“Kegembiraan terbesar dalam hidup adalah keyakinan bahwa kita
dicintai. Oleh karenanya, kita membagikan cinta bagi orang lain.”
(Victor Hugo)
Tidak ada yang bisa menghentikan waktu. Ia terus
maju. Umur terus bertambah. Manusia pun mengalami babak-babak dalam
hidupnya. Saat masuk fase dewasa, orang memasuki tiga tahapan kehidupan.
Ada masa di mana orang terfokus untuk melakukan sesuatu (to do). Ada
saat memfokuskan diri untuk mengumpulkan (to have). Ada yang giat
mencari makna hidup (to be). Celakanya, tidak semua orang mampu melewati
tiga tahapan proses itu.
Fase pertama, fase to do. Pada fase ini,
orang masih produktif. Orang bekerja giat dengan seribu satu alasan.
Tapi, banyak orang kecanduan kerja, membanting tulang, sampai
mengorbankan banyak hal, tetap tidak menghasilkan buah yang lebih baik.
Ini sangat menyedihkan. Orang dibekap oleh kesibukan, tapi tidak ada
kemajuan. Hal itu tergambar dalam cerita singkat ini. Ada orang melihat
sebuah sampan di tepi danau. Segera ia meloncat dan mulailah mendayung.
Ia terus mendayung dengan semangat. Sampan memang bergerak. Tapi, tidak
juga menjauh dari bibir danau. Orang itu sadar, sampan itu masih terikat
dengan tali di sebuah tiang.
Nah,
kebanyakan dari kita, merasa sudah bekerja banyak. Tapi, ternyata tidak
produktif. Seorang kolega memutuskan keluar dari perusahaan. Ia mau
membangun bisnis sendiri. Dengan gembira, ia mempromosikan bisnisnya.

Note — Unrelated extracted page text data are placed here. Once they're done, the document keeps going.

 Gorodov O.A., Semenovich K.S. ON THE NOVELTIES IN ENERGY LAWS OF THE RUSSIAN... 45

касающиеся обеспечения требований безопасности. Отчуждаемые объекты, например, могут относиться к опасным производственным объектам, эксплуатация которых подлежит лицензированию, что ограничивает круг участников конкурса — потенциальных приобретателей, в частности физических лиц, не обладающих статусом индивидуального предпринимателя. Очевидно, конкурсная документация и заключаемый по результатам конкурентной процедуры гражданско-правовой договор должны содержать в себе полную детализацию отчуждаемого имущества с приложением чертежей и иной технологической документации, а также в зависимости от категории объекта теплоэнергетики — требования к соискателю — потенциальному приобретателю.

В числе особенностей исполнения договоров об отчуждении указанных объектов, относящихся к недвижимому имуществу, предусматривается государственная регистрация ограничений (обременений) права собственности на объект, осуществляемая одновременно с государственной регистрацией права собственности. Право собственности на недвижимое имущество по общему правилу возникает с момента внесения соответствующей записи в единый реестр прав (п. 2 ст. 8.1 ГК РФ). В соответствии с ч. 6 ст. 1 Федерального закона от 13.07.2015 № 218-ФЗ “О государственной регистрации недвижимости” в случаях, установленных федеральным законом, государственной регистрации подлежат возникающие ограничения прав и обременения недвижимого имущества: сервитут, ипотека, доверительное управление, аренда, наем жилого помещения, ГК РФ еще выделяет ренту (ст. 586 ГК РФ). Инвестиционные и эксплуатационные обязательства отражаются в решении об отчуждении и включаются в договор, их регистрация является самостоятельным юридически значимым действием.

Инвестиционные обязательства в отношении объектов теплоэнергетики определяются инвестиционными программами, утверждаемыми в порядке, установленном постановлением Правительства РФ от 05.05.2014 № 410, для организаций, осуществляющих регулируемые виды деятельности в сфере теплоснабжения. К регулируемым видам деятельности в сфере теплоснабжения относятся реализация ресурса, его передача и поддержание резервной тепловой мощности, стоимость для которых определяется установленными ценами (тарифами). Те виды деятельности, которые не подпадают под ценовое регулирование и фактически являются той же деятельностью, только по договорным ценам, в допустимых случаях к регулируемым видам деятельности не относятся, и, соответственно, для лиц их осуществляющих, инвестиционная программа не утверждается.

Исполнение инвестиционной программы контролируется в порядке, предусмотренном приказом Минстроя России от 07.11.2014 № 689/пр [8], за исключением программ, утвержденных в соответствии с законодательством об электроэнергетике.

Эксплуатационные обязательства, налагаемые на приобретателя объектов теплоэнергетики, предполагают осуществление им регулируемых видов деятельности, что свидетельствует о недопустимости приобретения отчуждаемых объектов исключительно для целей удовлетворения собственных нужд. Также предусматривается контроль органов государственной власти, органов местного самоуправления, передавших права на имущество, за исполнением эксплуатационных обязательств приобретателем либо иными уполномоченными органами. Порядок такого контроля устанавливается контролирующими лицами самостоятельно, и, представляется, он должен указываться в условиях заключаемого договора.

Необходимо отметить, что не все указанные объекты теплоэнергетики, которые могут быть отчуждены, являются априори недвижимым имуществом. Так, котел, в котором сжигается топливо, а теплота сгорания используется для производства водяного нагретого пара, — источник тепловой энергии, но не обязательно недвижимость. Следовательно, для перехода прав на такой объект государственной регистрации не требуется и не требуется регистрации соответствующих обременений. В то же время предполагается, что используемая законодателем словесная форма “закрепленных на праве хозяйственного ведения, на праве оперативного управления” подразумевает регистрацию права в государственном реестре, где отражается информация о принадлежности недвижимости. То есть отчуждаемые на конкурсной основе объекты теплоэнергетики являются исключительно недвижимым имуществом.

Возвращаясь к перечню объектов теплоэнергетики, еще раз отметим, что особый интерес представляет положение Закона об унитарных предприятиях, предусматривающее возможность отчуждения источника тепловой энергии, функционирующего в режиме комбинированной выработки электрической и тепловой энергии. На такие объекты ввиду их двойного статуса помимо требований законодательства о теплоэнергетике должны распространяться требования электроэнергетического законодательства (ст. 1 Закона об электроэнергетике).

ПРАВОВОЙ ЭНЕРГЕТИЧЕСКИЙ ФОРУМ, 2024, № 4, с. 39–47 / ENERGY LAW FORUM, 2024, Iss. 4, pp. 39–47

Kartu nama dan brosur disebar. Ia bertingkah sebagai orang sibuk.
Tapi,
dua tahun berlalu, tapi bisnisnya belum menghasilkan apa-apa. Tentu,
kondisi ini sangat memprihatinkan. Jay Abraham, pakar motivasi bidang
keuangan dan marketing pernah berujar, “Banyak orang mengatakan
berbisnis. Tapi, tidak ada hasil apa pun. Itu bukanlah bisnis.” Marilah
kita menengok hidup kita sendiri. Apakah kita hanya sibuk dan bekerja
giat, tapi tanpa sadar kita tidak menghasilkan apa-apa?
Fase
kedua, fase to have. Pada fase ini, orang mulai menghasilkan. Tapi, ada
bahaya, orang akan terjebak dalam kesibukan mengumpulkan harta benda
saja. Orang terobesesi mengumpulkan harta sebanyak-banyaknya. Meski
hartanya segunung, tapi dia tidak mampu menikmati kehidupan. Matanya
telah tertutup materi dan lupa memandangi berbagai keindahan dan kejutan
dalam hidup. Lebih-lebih, memberikan secuil arti bagi hidup yang sudah
dijalani. Banyak orang masuk dalam fase ini.
Dunia senantiasa
mengundang kita untuk memiliki banyak hal. Sentra-sentra perbelanjaan
yang mengepung dari berbagai arah telah memaksa kita untuk mengkonsumsi
banyak barang.
Bahkan,
dunia menawarkan persepsi baru. Orang yang sukses adalah orang yang
mempunyai banyak hal. Tapi, persepsi keliru ini sering membuat orang
mengorbankan banyak hal. Entah itu perkawinan, keluarga, kesehatan,
maupun spiritual.
Secara psikologis, fase itu tidaklah buruk.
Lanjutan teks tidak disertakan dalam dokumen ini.